Musique de l'ère des racines : pourquoi l'identité culturelle s'impose à nouveau

Auteur : Inna Horoshkina One

BTS LE COMEBACK EN DIRECT l ARIRANG Sketch

Pendant longtemps, le succès international a été indissociable d'une forme d'universalité. Pour qu'une chanson traverse les frontières, il semblait nécessaire qu'elle soit la plus neutre possible — intelligible par tous, dépourvue d'ancrage culturel trop marqué et adaptée aux standards de la pop mondiale.

Pourtant, le paysage actuel tend de plus en plus à changer.

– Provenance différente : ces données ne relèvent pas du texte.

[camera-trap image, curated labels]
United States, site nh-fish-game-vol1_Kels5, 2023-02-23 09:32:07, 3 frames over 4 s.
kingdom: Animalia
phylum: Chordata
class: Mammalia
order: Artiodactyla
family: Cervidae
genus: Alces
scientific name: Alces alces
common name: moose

Ce ne sont plus ceux qui effacent leurs racines qui l'emportent.

Mais bien ceux qui s'en inspirent pour chanter. Et il ne s'agit plus de cas isolés.

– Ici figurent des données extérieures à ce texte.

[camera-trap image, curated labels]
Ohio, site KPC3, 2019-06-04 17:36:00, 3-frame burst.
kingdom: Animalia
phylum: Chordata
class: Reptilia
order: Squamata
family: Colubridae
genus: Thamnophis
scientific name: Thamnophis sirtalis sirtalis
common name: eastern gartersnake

Avec ARIRANG, BTS ne cherchent pas une universalité dépersonnalisée, mais puisent dans la mémoire culturelle profonde de la Corée. Le titre lui-même fait référence à l'un des chants populaires les plus emblématiques du pays — un symbole de voyage, de séparation, de souvenir et d'identité collective. Pourtant, le projet rencontre un écho international retentissant.

DARA remporte l'Eurovision 2026 avec Bangaranga — un morceau inspiré de la tradition rituelle bulgare des kukeri, où le bruit, le mouvement et les masques symbolisent la purification et le renouveau. Il ne s'agit pas d'une "pop internationale lissée". C'est une énergie culturelle très spécifique. Et c'est précisément ce qui a su convaincre l'Europe entière.

L'Afrobeats poursuit son expansion mondiale, non pas en renonçant à son identité rythmique, mais en l'insufflant dans le courant musical global. Burna Boy, Tems et d'autres artistes démontrent que le langage musical local n'est plus un obstacle.

La musique latino-américaine a elle aussi dépassé depuis longtemps ses frontières régionales. Bad Bunny, Karol G ou Shakira ne se plient à aucun moule extérieur — ils déplacent eux-mêmes le centre de gravité musical mondial.

Même la K-pop ne se développe pas comme une "musique locale aspirant à l'international", mais comme un système culturel à part entière, avec son esthétique visuelle, sa langue et ses codes que le monde apprend désormais à décrypter.

Cela ne ressemble pas à une mode passagère. C'est plutôt un véritable changement de paradigme culturel.

Peut-être le public mondial est-il lassé d'une universalité aseptisée.

Dans un monde où les algorithmes proposent de plus en plus souvent la même chose, l'authenticité résonne plus fort.

Dès lors, le local cesse d'être une contrainte. Il devient une source de puissance.

La musique redevient non plus un outil d'effacement des différences, mais un espace de traduction entre les cultures. Non pas en rendant tout le monde identique. Mais en permettant à chacun de s'exprimer depuis sa propre profondeur.

Qu'est-ce que cela apporte à la sonorité de notre planète ?

L'ère du retour aux racines n'est peut-être pas une marche vers la division, mais tout le contraire.

Plus chaque voix s'exprime avec sincérité depuis sa mémoire culturelle, plus ce n'est pas la différence qui s'éclaire, mais la source commune.

Car au-delà de la langue, du genre, de la tradition et de la géographie, la musique nous rappelle une chose simple :

un arbre peut avoir une multitude de branches, mais il n'a qu'une seule racine.

Et c'est peut-être pour cette raison que le monde d'aujourd'hui ne vibre plus pour l'uniformité, mais pour l'authenticité.